Indeed. Which is why I like having discussions with people who follow the same ruleset as me and engages with metaphors in that pure, stripped-down way. It saves a hell of a lot of time. But there are lots of things that save time in communication that do not make for good communication in general.
If I udnerstand what you mean, I used to see ‘metaphor blindness’ in a lot of people. But I think it’s more about how much people wall off the relevant bit of the metaphor/analogy from the general tone. I see this a lot in politics, on all sides, and I don’t think the ‘metaphor blind’ people are just deliberately misunderstanding to score points. It may be not being able to separate the two, or it may be a feeling on their part that the metaphor is smuggling in unfair implications.
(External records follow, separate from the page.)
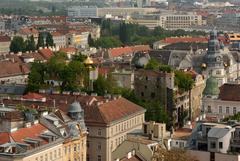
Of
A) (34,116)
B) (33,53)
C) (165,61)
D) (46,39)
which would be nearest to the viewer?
(34,116)

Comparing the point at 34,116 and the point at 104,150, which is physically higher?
the point at 34,116

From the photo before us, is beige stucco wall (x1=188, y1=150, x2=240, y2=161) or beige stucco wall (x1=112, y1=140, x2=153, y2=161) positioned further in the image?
beige stucco wall (x1=112, y1=140, x2=153, y2=161)

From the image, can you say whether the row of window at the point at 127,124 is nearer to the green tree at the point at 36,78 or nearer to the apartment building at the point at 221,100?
the apartment building at the point at 221,100

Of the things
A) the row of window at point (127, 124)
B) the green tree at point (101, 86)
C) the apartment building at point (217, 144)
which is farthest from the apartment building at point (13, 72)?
the apartment building at point (217, 144)

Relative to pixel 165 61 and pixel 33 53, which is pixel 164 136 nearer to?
pixel 165 61

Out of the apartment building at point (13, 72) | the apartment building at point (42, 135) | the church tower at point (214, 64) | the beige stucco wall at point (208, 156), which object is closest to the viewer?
the apartment building at point (42, 135)

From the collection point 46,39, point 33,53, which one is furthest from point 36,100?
point 46,39

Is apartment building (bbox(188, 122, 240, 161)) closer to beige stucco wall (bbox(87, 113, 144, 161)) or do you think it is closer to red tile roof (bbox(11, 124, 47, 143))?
beige stucco wall (bbox(87, 113, 144, 161))

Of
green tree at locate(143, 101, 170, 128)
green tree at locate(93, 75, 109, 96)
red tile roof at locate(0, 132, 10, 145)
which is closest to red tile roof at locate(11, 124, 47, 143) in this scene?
red tile roof at locate(0, 132, 10, 145)
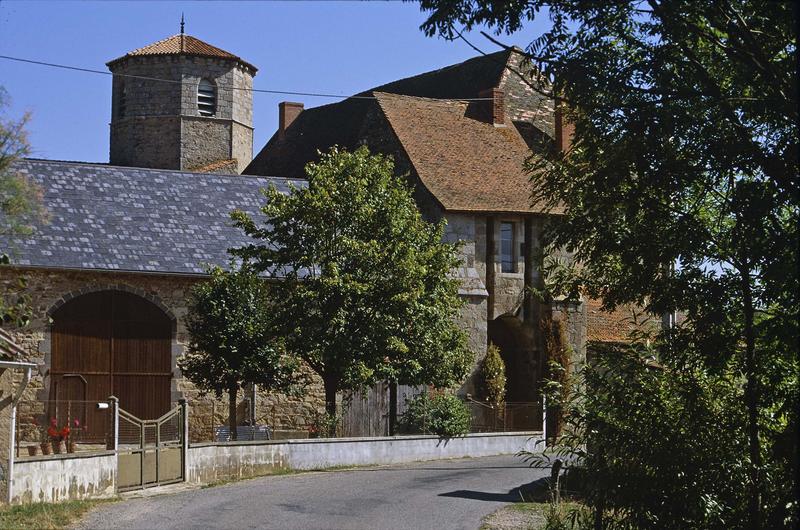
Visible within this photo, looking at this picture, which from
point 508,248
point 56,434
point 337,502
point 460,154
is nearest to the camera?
point 337,502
For instance, on same sex marriage (a good case for me to observe this because I’m instinctively pro- and the cases I’m looking at are metaphor-blindness by people who are also pro-), two arguments come to mind
1) Pro-SSM argument ‘Marriage should be allowed as long as there is consent between the two people’. Counter-analogy ‘But on those grounds, incestuous marriage or polygamy should also be allowed’ 2) Pro-SSM argument ‘If you don’t like gay marriage, don’t get gay married’. Counter-analogy: “Imagine for a moment that the Government had decided to legalise slavery but assured us that ’no one will be forced to keep a slave. Would such worthless assurances calm our fury? Would they justify dismantling a fundamental human right? Or would they simply amount to weasel words masking a great wrong?” (this one is a direct quote from a Cardinal)
In these cases, the general response from pro-SSM people has been ‘I can’t believe you’re comparing gay marriage to incest/slavery’. Because the toxicity of the comparison point overwhelms the quite focused analogy in both cases. People often feel the same when you try to convince them of something by analogy, particularly if they feel like you are trying to show that they are wrong by intellectual force rather than just taking them along with you. It took me awhile to adjust to this one: I just felt everyone else was [i]wrong[/i], and at a gut level I still do, and prefer arguing with people who take analogies in a narrow sense. But eventually, in line with the post above, you can’t repeatedly, reliably, have failed communications with the rest of society and consider everyone else to be the aberration.
On the other hand, using such “toxic” comparisons is valuable because due to their very toxicity, everyone believes the same thing about them. You can’t argue “but on those grounds, slurping your soup would be permissible”—after all, some people do think that slurping your soup is permissible, so on those people, the analogy would fail, and some other people have no opinion on soup-slurping and will insist that you prove that it’s not permissible before they’ll accept it in an analogy. Godwin’s Law, which is a variation on this, has a similar problem: often a Hitler comparison is the best kind of comparison to make because everyone agrees about Hitler.
Indeed. Which is why I like having discussions with people who follow the same ruleset as me and engages with metaphors in that pure, stripped-down way. It saves a hell of a lot of time. But there are lots of things that save time in communication that do not make for good communication in general.